O plano final teve início na noite de 3 para 4 de outubro e consistia na insubordinação dos quartéis e da marinha de guerra da capital. Todavia, na noite de 3 para 4 de outubro, nada correu como tinha sido planeado e por pouco não fracassou. A maior parte dos membros da Carbonária, sem armamento disponível, não cumpriu o plano que havia sido cuidadosamente preparado pelo que só compareceram ao chamamento cerca de 200. Os oficiais e os sargentos conjurados só conseguiram ter sucesso em dois dos três regimentos da cidade. A situação parecia de tal forma perdida para as forças republicanas, na madrugada do dia 4 de outubro, que o chefe da conspiração, o vice-almirante Cândido dos Reis, já reformado, preferiu suicidar-se a ser preso pelos monárquicos vencedores. Os líderes republicanos preferiram esconder-se. Durante a manhã de dia 4, em todos os cafés do Chiado a ideia que prevalecia era de que a revolução iria fracassar. Não obstante todas estas desconfianças as movimentações prosseguiram e beneficiaram do facto do comando da divisão militar de Lisboa nunca ter atacado verdadeiramente os republicanos. Não se tratava da falta de efetivos militares experientes, e muito menos de uma questão de incompetência, mas sim de um problema político. Os oficiais encarregados de defender a monarquia, não estavam, de todo, interessados em defender um governo que não representava os seus ideais nem os defendia, e o governo, por sua vez, preferia resolver o problema com os revoltosos enviando emissários civis, em vez de entregar a resolução a militares em quem não confiava de todo. Assim a República só triunfou devido à desorganização, desmoralização e falta de comprometimento dos monárquicos. A revolução veio preencher um vazio político que se instalara. Por isso mesmo, não houve uma única pessoa que lhe tivesse resistido de forma convicta.

▬▬▬▬▬▬▬▬▬▬

-- Tarefas a realizar --
1: Traduza para inglês a seguinte frase do texto sobre a revolução republicana em Lisboa: "Durante a manhã de dia 4, em todos os cafés do Chiado a ideia que prevalecia era de que a revolução iria fracassar."
2: Segundo o texto sobre a revolução republicana em Lisboa, quantos membros da Carbonária compareceram ao chamamento?
3: Prolongue o texto sobre a revolução republicana em Lisboa a partir do ponto em que termina.

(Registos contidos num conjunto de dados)
▬▬▬▬▬▬▬▬▬▬

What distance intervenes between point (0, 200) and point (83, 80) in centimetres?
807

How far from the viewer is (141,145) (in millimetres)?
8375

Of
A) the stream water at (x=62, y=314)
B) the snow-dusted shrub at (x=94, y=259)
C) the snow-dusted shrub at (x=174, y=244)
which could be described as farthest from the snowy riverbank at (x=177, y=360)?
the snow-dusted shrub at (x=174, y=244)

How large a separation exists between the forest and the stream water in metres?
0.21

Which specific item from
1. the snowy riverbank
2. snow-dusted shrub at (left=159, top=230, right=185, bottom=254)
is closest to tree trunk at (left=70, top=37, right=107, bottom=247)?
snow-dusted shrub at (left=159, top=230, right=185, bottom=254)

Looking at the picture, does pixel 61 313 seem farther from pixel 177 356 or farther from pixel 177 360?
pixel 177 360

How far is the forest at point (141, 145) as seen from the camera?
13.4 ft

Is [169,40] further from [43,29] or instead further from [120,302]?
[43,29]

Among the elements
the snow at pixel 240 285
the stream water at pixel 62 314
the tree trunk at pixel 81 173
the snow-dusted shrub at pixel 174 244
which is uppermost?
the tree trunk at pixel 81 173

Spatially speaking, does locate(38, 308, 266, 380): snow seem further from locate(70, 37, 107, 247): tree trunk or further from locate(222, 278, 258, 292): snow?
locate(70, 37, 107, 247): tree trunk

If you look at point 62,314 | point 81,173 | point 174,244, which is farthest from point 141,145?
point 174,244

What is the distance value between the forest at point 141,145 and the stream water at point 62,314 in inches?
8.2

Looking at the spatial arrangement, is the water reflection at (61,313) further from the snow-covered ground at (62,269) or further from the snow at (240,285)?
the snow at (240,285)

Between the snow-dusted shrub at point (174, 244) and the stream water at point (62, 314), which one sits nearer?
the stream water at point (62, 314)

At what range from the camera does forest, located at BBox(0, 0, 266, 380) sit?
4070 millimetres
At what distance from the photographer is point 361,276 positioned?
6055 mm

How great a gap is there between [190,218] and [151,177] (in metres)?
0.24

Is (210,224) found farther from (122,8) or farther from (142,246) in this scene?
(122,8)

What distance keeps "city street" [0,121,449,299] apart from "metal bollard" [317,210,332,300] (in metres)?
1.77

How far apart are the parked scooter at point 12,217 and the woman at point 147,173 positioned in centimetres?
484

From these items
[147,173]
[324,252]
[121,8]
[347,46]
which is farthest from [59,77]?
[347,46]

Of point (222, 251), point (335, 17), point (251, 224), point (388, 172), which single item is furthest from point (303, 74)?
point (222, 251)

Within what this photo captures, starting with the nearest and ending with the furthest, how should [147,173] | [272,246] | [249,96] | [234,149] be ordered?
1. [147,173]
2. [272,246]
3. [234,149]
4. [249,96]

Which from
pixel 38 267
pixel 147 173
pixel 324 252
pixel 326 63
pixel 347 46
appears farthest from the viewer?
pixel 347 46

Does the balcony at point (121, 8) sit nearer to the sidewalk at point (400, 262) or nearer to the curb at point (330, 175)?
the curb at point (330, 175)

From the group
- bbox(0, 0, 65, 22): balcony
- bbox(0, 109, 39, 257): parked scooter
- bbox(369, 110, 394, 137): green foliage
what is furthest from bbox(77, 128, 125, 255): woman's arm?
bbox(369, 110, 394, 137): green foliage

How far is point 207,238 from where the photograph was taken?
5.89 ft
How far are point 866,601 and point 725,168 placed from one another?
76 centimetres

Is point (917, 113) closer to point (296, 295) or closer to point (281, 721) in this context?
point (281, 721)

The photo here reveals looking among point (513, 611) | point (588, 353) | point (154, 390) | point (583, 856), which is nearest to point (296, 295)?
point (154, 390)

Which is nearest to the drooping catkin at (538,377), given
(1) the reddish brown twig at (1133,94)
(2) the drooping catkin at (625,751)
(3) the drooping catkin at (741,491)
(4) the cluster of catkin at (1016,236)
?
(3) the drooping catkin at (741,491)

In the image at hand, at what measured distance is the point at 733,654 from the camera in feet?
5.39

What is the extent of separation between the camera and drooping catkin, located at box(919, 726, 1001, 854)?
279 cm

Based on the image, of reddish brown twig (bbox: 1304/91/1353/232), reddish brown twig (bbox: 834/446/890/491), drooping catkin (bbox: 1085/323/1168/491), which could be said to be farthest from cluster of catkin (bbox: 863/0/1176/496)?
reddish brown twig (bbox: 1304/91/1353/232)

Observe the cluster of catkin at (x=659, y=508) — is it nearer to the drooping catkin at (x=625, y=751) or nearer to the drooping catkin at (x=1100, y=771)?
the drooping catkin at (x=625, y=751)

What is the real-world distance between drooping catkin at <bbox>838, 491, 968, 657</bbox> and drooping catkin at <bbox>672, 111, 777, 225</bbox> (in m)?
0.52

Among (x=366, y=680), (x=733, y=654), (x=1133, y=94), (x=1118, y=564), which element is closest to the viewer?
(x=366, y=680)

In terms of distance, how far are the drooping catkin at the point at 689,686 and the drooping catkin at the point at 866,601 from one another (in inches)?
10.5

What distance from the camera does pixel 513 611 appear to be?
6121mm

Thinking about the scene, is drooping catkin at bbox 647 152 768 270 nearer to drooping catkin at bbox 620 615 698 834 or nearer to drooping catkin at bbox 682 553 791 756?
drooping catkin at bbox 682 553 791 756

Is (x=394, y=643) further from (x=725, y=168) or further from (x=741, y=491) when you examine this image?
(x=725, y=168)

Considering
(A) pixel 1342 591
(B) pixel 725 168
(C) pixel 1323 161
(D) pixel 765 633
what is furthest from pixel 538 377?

▬▬▬▬▬▬▬▬▬▬

-- Problemas resolvidos --
1: During the morning of the 4th, in all the cafés of the Chiado, the prevailing idea was that the revolution would fail.

2: Cerca de 200.

3:
A questão do Mapa Cor-de-Rosa foi uma machadada no prestígio da Monarquia Constitucional e deu fôlego ao movimento republicano?

Todos os grupos políticos aproveitaram a crise gerada. Os regeneradores esquecendo-se da política por eles iniciada em 1885, argumentava que a responsabilidade pertencia ao ministro dos Negócios Estrangeiros e à sua política de aproximação à Alemanha, sendo esse o motivo que havia desencadeado a reação inglesa. Quanto aos progressistas no poder, tratava-se de uma questão de unir a nação em torno do governo em exercício para combater o inimigo exterior comum, velha distração política para enfrentar as inúmeras dificuldades que o país atravessava. Para os Republicanos foi uma excelente oportunidade para tirar partido do descontentamento que o Ultimato gerou na sociedade, aproveitando para aumentar a sua adesão. Logo nesse ano, conseguiu eleger três deputados por Lisboa. Desde modo o Ultimato de 1890 constituiu uma machada no prestígio de uma Monarquia cada vez mais decadente e deu argumentos a um partido Republicano para se começar a estabelecer particularmente nos meios urbanos.

Foi para se legitimar que a República fez Portugal entrar na Primeira Guerra Mundial, ou era importante estar ao lado dos vencedores para defender as colónias africanas?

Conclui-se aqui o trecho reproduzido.